- [Page]
================================
Issue(subject-vs-resource): ISO 13250 specifically states that the subject identify "may or may not be machine-interpretable, or may or may not be online". As noted above, it can also be "inferred from the topic's characteristics." Therefore SAM should not confuse subject and resource as they are clearly two different things.
The term "resource" as defined in RFC 2396 means "anything that has identity", and there is no requirement that it be machine-interpretable or online. The definition in RFC 2396 says explicitly that a human being is a resource, for example. (All this is in the quote from RFC 2396 given in N0299.) From this it would seem that the comment above is caused confusion as to what RFC 2396 actually means by the term "resource".
Issue(term-subject-identity): There should be a clear mapping between all ISO 13250 defined terms (such as subject identity) with terms in SAM.
The editors agree, and have given this issue the ID "def-terms".
In what way does subject address differ from source locator? Would it not be better to have a single concept for all references to external sources of information?
The [subject address] of a topic contains the address of the information resource that is the subject of the topic. In creating a topic to represent, say, the home page of ISO, one would set [subject address] of the topic to Locator(notation="URI", address="http://www.iso.ch").
This is entirely different from source locators, which point back to the syntactical constructs that caused the topic item to come into existence, such as topic elements. These elements cannot be said to be the subject of the topic, they just constitute its syntactical expression in serialized form.
The other two ways of referring to external information: subject indicators and occurrences are distinguished from subject addresses and source locators because they have different semantics. This is reflected by the processing rules.
The apparent contradiction between the first sentences of the first and fourth paragraphs needs further explanation.
The second sentence of the fourth paragraph was meant to constitute the explanation, but apparently this is insufficient. The explanation will be extended.
Why is the identifier of a topic not one of its properties?
If by "identifier" the SGML ID of the topic element is meant this information will be recorded in the [source locators] property of the topic item. Simply recording the ID might be sufficient for HyTM, but for XTM it is insufficient, as topic maps created from XTM serializations may span multiple XTM documents, and IDs might therefore clash. Source locators (essentially locators of the form file#id) are used to avoid collisions and at the same time preserve the the identifier in its entirety.
Why are scoping topics not identified as part of the model?
If by "scoping topics" is meant "topics used in scopes" they are identified in the sense that they can be found by scanning the [scopes] properties of the items in the information set. This was thought to be sufficient identification of the scoping topics, as they were not considered to have any model signficance beyond that of, say, typing topics.
Why is subjectAddress required? If the value is null what is implied?
Why [subject address] is part of the model is explained in the response to the comments on section 3.4.1 above.
If its value is null it means either that the topic's subject is not an information resource, or that it is an information resource, but that the address of that information resource has not been specified.
Under what conditions can a topic not have a source locator? (Is this for when the topic is generated because it was an implied role? Is so, say so.)
================================
- [Required task 1]
Decide whether each statement below agrees with the comments on the topic map model, answering yes or no and quoting the deciding words: (a) RFC 2396 uses "resource" to mean anything that has identity; (b) the elements a source locator points back to are the subject of the topic; (c) a null [subject address] always means the topic's subject is not an information resource.
- [Required task 2]
Write the next part of the comments on the topic map model, following on from its final question.

[Dataset entries]
================================
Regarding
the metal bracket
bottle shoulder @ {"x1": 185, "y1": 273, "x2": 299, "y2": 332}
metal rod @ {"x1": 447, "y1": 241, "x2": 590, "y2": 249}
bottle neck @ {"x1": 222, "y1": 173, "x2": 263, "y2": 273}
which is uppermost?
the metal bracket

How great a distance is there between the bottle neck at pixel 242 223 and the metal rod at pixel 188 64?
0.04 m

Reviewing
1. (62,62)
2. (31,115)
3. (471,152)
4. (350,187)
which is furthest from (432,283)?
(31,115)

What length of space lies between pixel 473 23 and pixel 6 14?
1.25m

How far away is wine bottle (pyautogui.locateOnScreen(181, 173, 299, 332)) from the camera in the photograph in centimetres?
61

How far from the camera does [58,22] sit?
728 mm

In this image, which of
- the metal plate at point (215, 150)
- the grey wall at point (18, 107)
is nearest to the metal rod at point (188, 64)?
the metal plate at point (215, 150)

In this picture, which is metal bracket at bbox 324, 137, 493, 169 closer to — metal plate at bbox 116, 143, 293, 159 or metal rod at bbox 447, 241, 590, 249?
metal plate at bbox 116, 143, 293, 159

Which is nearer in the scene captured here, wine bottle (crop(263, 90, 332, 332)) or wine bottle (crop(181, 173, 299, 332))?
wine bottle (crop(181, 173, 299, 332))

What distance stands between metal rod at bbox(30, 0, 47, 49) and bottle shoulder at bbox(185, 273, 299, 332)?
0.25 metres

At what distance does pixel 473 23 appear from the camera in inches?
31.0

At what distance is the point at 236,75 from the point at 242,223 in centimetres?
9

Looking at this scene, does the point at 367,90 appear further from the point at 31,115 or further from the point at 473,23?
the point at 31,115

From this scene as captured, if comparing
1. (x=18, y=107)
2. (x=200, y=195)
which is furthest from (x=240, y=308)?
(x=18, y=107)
================================
- [Reply 1]
(a) Yes: "The term "resource" as defined in RFC 2396 means "anything that has identity"" (b) No: "These elements cannot be said to be the subject of the topic" (c) No: "or that it is an information resource, but that the address of that information resource has not been specified"

- [Reply 2]
A topic item can have no source locators when:
Re 1 [source locators], under what conditions could more than one source locator appear in the "set of locator items"?
A topic item can have more than one source locator when
2 [classes] is not shown in the model diagram.
Indeed. It is shown as "types", which is an inconsistency. That will be corrected.
The fourth sentence is incorrect and highly misleading. "John Smith" is a terrible base name, as are organization names, as they cannot be guaranteed to be unique. As topics with similar base names have to be merged it is vital that shared strings not be used as base names.
The text of N0299 assumes that the topic naming constraint has been removed.
The first sentence in the second paragraph is incorrect. Base names do not need to have scopes. They can be within topics of unconstrained scopes with no scope assigned to them. The following sentence is also misleading in that ISO 13250 allows multiple base names to be applied without assigning them separate scopes.
Base names must either have a constraining scope, or be in the unconstrained scope, which means that they must have a scope, whether the unconstrained or some other. There is no meaningful distinction between the unconstrained scope and the null scope or unspecified scope. The sentence as written therefore seems correct to the authors.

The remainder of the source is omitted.